▶ **WHAT NEEDS TO BE DONE**:
Rewrite the items below with "green grass" changed to "lawn" wherever it appears, keeping everything else the same. Leave out the pictures.

▶ **INFORMATION SHOWN**:
>>>>>
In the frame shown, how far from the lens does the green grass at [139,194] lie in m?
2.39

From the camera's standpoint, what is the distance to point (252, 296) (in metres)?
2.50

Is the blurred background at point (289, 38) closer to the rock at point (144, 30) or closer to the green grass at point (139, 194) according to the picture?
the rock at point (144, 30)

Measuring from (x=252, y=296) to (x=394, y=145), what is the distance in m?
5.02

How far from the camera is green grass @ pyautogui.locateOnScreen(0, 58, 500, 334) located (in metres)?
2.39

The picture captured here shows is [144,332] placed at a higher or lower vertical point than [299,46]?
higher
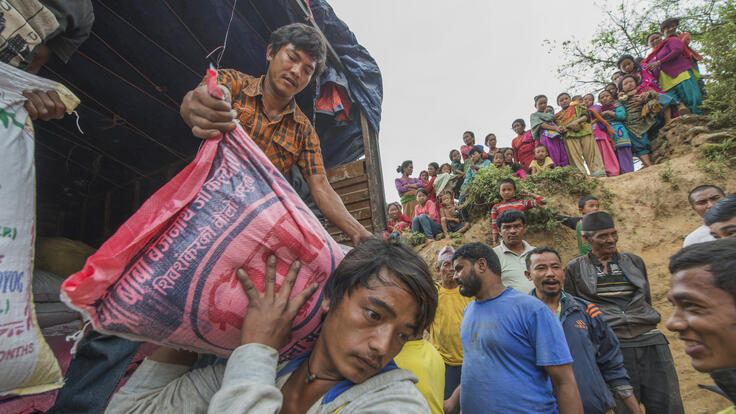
<<<<<
▶ **OUTPUT**:
In the frame shown, how far from the lens does the lawn at [139,194] lie in m?
2.39

From the camera's standpoint, what is the distance to point (252, 296) (in metres)?
2.50

Is the blurred background at point (289, 38) closer to the rock at point (144, 30) or closer to the lawn at point (139, 194) according to the picture?
the rock at point (144, 30)

Measuring from (x=252, y=296) to (x=394, y=145), what is the distance in m?
5.02

How far from the camera is lawn @ pyautogui.locateOnScreen(0, 58, 500, 334) located (in metres)?
2.39

The picture captured here shows is [144,332] placed at a higher or lower vertical point than [299,46]?
higher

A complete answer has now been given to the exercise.